Sarri che tipo di manovra disegna?
«Maurizio è un esteta, gli piace il possesso, va a prendersi il dominio del campo col pressing. Le sue doti si sono viste quando è stato alla guida del Napoli, e prima ancora dell’Empoli. Forse un po’ meno nell’ultimo anno al Chelsea, ma semplicemente perché i giocatori non sempre lo seguivano. A San Siro, contro il Milan, una volta ho ammirato il suo Empoli tenere in mano la partita, dettare i ritmi del gioco anche se di fronte aveva un avversario decisamente più forte».
E Conte che allenatore è?
«Rispetto a Sarri è meno paziente, cerca subito la verticalizzazione per le punte. Il suo gioco è più immediato, fa meno pressing e, di conseguenza, le sue squadre sono un po’ più lunghe. Un esempio: l’Inter che ha vinto a Cagliari, quando doveva difendersi, indietreggiava anziché fare un passo in avanti e aggredire il nemico».
Tattica saggia, no?
«Non condivido. Dalle mie parti si dice che non ci si porta il becchino in casa: non si consente all’avversario di avvicinarsi alla porta. Ma l’Inter, da molto tempo, è una squadra che rincula, serve tempo per modificare la mentalità».
Che cosa le è piaciuto dell’Inter di Conte nelle prime due gare di campionato?
«Il carattere, la volontà, lo spirito di sacrificio e la voglia di aiutarsi. Se hai queste qualità, hai la possibilità di arrivare lontano. Conte, ben sorretto dalla società, è stato bravissimo a eliminare i giocatori che non riteneva utili al progetto, e mi riferisco a Icardi, Perisic e Nainggolan. Adesso sta costruendo un gruppo al quale deve dare una mentalità vincente, la sua mentalità. Ha una passione incredibile per il suo lavoro e riesce a trasmettere l’entusiasmo a tutto l’ambiente».
Più semplice il lavoro di Sarri o quello di Conte?

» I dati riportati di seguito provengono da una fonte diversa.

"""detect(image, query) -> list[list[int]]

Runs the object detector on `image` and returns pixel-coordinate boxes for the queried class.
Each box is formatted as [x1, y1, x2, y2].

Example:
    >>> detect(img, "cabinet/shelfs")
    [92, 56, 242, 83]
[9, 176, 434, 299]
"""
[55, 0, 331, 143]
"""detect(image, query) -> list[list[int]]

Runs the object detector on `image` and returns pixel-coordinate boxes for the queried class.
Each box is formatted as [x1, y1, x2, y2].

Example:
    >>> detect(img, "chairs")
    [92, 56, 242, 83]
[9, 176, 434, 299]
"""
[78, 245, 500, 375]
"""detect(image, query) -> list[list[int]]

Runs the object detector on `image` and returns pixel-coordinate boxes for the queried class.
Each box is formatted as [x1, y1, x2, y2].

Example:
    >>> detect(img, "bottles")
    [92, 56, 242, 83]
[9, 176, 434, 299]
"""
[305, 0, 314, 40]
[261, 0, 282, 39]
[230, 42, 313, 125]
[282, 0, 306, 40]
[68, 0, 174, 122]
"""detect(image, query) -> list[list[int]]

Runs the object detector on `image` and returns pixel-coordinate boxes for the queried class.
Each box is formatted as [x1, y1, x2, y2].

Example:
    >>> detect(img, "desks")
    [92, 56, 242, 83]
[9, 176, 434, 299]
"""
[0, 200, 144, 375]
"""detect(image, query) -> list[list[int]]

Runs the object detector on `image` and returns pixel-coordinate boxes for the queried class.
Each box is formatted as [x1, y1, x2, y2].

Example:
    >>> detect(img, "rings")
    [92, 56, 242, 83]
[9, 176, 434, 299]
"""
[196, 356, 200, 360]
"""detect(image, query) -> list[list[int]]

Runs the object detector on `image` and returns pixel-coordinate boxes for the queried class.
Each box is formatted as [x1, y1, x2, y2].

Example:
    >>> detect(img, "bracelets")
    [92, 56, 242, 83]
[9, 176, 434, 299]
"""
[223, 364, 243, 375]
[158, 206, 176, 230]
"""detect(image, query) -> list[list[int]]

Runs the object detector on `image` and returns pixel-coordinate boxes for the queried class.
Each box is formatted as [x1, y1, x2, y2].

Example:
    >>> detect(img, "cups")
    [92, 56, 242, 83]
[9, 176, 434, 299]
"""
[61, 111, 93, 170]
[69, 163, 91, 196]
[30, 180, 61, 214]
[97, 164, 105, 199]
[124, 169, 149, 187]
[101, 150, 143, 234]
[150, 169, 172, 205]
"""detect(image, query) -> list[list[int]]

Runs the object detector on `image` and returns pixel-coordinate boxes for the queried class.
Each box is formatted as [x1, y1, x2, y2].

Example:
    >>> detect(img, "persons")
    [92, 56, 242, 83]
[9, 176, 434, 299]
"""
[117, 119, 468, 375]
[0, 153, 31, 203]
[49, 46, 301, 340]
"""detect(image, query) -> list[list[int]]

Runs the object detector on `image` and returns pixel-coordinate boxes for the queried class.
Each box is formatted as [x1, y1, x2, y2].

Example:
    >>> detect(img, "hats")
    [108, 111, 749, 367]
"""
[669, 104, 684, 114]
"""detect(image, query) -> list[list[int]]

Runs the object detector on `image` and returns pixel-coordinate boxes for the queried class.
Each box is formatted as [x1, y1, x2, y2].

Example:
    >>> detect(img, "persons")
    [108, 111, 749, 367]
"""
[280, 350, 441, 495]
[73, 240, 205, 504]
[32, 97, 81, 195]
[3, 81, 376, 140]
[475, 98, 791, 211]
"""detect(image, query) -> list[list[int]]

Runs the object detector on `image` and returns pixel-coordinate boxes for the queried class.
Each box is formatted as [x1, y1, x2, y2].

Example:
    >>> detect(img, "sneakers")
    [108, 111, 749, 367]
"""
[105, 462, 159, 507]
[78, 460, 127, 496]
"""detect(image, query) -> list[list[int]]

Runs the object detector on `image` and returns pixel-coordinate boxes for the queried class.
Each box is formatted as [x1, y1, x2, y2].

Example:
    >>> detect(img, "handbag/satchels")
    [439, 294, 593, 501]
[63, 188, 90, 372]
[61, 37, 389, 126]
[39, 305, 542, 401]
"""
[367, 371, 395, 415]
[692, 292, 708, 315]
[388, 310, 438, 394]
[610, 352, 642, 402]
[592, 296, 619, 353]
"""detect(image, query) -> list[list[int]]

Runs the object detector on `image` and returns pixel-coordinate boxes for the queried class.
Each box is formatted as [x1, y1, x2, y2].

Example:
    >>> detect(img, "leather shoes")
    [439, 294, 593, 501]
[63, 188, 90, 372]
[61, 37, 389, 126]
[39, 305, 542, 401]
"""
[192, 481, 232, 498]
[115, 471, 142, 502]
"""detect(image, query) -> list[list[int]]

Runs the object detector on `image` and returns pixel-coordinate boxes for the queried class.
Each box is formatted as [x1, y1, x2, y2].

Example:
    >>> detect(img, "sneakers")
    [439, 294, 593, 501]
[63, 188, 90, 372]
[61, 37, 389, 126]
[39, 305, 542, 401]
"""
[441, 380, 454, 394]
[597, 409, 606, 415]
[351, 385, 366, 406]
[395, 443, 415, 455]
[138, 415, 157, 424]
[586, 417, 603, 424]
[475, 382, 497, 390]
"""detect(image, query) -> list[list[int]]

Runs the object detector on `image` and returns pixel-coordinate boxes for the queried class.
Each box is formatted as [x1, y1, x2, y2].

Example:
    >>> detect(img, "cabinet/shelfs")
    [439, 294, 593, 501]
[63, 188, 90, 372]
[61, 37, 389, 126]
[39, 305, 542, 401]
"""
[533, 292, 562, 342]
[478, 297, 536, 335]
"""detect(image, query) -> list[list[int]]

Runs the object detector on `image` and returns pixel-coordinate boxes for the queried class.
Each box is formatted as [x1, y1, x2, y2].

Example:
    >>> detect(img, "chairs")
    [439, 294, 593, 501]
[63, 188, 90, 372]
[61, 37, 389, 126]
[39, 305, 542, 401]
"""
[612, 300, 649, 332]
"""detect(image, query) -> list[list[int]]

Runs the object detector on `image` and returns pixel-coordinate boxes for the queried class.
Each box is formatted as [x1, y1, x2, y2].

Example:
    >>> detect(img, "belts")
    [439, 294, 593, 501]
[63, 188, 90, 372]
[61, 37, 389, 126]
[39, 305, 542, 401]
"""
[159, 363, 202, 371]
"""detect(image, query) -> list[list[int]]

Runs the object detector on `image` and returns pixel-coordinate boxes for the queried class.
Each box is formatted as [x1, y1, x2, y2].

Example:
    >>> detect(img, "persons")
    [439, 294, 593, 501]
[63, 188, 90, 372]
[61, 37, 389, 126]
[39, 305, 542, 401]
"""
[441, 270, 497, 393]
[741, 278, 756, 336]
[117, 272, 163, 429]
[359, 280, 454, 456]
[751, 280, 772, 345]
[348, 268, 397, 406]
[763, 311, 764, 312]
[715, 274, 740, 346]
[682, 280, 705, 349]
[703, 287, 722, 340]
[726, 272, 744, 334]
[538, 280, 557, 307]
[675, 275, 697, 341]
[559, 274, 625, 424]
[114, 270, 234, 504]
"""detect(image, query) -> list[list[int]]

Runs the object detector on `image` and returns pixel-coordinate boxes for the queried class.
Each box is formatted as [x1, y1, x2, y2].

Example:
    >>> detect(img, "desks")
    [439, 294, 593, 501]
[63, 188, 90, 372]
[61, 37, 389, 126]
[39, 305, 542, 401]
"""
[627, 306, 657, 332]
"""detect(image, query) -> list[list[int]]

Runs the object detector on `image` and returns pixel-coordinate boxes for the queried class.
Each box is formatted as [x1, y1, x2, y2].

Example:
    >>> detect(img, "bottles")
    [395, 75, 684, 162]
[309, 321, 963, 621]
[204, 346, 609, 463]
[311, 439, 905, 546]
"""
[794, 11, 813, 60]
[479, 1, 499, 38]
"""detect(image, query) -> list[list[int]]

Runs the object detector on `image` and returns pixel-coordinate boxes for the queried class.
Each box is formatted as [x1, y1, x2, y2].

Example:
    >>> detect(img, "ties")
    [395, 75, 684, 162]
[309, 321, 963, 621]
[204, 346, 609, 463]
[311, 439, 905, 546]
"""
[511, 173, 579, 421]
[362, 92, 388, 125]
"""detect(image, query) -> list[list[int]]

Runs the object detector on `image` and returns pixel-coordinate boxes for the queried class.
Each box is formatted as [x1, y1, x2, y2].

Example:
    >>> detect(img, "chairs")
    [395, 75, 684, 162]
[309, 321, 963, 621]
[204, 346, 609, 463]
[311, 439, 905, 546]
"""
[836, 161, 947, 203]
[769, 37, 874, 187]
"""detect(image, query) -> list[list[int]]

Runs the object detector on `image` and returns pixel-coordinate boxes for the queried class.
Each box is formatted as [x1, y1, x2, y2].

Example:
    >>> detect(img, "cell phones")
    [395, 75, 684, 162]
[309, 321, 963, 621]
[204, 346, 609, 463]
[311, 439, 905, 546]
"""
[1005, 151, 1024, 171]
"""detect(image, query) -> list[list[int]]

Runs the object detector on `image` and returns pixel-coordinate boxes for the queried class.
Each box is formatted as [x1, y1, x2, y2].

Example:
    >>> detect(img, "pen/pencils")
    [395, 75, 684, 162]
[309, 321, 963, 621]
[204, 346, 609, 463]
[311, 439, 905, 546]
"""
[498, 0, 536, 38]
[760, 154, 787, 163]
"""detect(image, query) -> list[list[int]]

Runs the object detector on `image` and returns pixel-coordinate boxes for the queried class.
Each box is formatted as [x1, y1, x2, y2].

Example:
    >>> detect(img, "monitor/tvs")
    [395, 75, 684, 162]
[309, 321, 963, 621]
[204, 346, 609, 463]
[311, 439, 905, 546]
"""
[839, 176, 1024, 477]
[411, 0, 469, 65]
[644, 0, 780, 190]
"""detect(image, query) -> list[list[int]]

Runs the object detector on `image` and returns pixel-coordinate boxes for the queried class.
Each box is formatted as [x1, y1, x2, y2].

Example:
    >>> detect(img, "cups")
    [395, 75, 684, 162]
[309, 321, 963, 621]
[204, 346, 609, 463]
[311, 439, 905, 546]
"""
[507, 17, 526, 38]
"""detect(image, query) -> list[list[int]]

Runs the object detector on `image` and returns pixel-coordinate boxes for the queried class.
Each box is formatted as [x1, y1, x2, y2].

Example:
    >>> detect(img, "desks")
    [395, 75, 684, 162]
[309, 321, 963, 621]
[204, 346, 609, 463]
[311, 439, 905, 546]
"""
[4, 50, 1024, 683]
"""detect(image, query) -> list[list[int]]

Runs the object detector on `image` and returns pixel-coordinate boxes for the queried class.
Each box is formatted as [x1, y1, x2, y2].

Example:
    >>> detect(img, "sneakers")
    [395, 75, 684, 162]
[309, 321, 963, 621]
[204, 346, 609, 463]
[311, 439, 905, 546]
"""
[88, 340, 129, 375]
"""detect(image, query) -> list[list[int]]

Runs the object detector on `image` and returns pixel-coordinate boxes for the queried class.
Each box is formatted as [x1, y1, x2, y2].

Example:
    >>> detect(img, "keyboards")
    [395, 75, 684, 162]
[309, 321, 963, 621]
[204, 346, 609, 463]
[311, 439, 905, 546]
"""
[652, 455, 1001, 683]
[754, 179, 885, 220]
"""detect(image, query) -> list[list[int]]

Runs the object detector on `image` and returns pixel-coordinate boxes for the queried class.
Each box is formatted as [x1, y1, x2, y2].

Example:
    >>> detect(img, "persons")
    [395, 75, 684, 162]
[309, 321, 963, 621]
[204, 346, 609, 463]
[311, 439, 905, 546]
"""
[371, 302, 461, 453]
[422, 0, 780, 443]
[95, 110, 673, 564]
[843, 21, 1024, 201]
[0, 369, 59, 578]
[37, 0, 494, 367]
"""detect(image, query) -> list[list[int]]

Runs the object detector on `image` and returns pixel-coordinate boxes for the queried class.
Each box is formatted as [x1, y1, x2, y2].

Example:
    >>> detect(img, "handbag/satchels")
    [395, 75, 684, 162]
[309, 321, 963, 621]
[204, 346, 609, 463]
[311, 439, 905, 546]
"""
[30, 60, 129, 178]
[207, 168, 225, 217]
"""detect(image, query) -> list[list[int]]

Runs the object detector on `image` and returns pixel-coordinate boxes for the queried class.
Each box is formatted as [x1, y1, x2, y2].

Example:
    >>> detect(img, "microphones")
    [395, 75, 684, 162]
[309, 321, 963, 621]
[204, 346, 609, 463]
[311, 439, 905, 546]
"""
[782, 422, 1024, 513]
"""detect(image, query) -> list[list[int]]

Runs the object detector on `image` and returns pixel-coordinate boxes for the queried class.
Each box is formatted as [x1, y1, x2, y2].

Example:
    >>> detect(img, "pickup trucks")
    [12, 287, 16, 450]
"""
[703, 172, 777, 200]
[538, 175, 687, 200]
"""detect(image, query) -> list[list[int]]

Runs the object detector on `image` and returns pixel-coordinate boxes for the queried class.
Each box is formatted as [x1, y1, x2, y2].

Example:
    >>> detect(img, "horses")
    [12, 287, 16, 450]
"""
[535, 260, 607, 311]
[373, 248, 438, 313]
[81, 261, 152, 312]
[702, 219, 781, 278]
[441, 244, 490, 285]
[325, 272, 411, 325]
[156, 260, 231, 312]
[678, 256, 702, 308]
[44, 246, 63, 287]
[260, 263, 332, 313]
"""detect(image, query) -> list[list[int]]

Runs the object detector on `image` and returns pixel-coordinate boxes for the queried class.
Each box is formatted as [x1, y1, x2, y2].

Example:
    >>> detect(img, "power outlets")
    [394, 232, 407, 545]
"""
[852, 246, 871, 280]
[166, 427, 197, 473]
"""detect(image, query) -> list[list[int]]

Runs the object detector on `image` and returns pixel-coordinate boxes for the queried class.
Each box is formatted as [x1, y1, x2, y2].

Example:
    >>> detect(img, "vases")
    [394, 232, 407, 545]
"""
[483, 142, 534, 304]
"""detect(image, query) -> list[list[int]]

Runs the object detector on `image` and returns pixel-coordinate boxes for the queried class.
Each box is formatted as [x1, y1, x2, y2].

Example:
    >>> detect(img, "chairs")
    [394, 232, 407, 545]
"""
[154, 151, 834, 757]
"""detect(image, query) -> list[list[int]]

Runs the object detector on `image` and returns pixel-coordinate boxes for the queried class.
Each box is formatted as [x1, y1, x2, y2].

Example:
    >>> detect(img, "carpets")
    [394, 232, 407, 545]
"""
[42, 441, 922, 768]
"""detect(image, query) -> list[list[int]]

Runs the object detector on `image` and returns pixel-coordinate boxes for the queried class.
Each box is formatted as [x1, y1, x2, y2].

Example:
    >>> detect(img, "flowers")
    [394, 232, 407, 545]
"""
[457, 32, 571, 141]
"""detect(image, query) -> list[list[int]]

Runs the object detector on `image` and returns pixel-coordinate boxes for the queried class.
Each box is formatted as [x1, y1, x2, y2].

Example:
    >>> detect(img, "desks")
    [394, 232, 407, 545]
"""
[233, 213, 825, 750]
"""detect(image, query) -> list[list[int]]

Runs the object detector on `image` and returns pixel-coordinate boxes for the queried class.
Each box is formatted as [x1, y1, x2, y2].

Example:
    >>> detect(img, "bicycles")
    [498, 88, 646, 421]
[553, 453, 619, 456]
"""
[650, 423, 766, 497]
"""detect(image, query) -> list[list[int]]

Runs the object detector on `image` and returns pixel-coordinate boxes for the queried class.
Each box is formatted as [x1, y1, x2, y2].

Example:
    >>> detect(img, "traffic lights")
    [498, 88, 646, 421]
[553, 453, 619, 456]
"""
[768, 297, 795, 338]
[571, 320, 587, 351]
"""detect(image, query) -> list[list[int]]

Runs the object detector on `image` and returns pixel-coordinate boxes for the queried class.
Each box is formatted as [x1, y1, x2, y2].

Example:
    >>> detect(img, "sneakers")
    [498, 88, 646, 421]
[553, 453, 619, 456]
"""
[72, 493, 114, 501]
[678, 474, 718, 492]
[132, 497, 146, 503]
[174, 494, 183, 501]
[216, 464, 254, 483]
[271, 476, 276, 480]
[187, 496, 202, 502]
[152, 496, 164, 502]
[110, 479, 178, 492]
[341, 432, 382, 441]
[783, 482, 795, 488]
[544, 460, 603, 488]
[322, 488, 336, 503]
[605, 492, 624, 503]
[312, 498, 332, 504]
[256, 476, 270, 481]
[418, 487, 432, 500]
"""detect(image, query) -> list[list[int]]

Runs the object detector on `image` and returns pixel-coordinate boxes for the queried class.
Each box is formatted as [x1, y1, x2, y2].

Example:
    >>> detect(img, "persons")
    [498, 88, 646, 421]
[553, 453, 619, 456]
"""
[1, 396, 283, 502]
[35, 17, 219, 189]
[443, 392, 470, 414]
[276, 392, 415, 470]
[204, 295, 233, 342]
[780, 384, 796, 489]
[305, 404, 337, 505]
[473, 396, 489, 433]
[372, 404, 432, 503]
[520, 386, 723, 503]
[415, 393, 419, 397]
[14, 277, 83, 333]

«Decisamente più difficile quello di Sarri, e vi spiego il motivo. È arrivato in una squadra che ha vinto tutto e adesso lui deve proporre un calcio completamente diverso. Significa che bisogna convincere prima di tutto i giocatori, tirarli dalla propria parte e renderli partecipi del progetto. Il ruolo della società sarà determinante, soprattutto nei momenti di difficoltà che inevitabilmente ci saranno. Anche per me, al Milan, fu così. Però, lo ripeto, se alla Juve riesce questa rivoluzione il calcio italiano ne trarrà enormi benefici perché i bianconeri possono fare scuola e trainare gli altri».
E Conte, invece?
«All’Inter non vincono dal 2010, hanno fame di successi, non c’è bisogno di convincere nessuno. E poi Antonio ha scelto giocatori con la testa sulle spalle, penso a Lukaku, pronti ad aiutare il compagno anziché mandarlo a quel paese se sbaglia un cross. Solo che si deve costruire, piano piano, la mentalità vincente».
Tra Sarri e Conte come vede l’allievo prediletto Ancelotti?
«In apparenza, calmo. Ma dentro sono sicuro che gli ribolle il sangue. L’ho sentito, mi ha detto un gran bene di Lozano. Sono convinto che il Napoli stupirà, magari in Champions».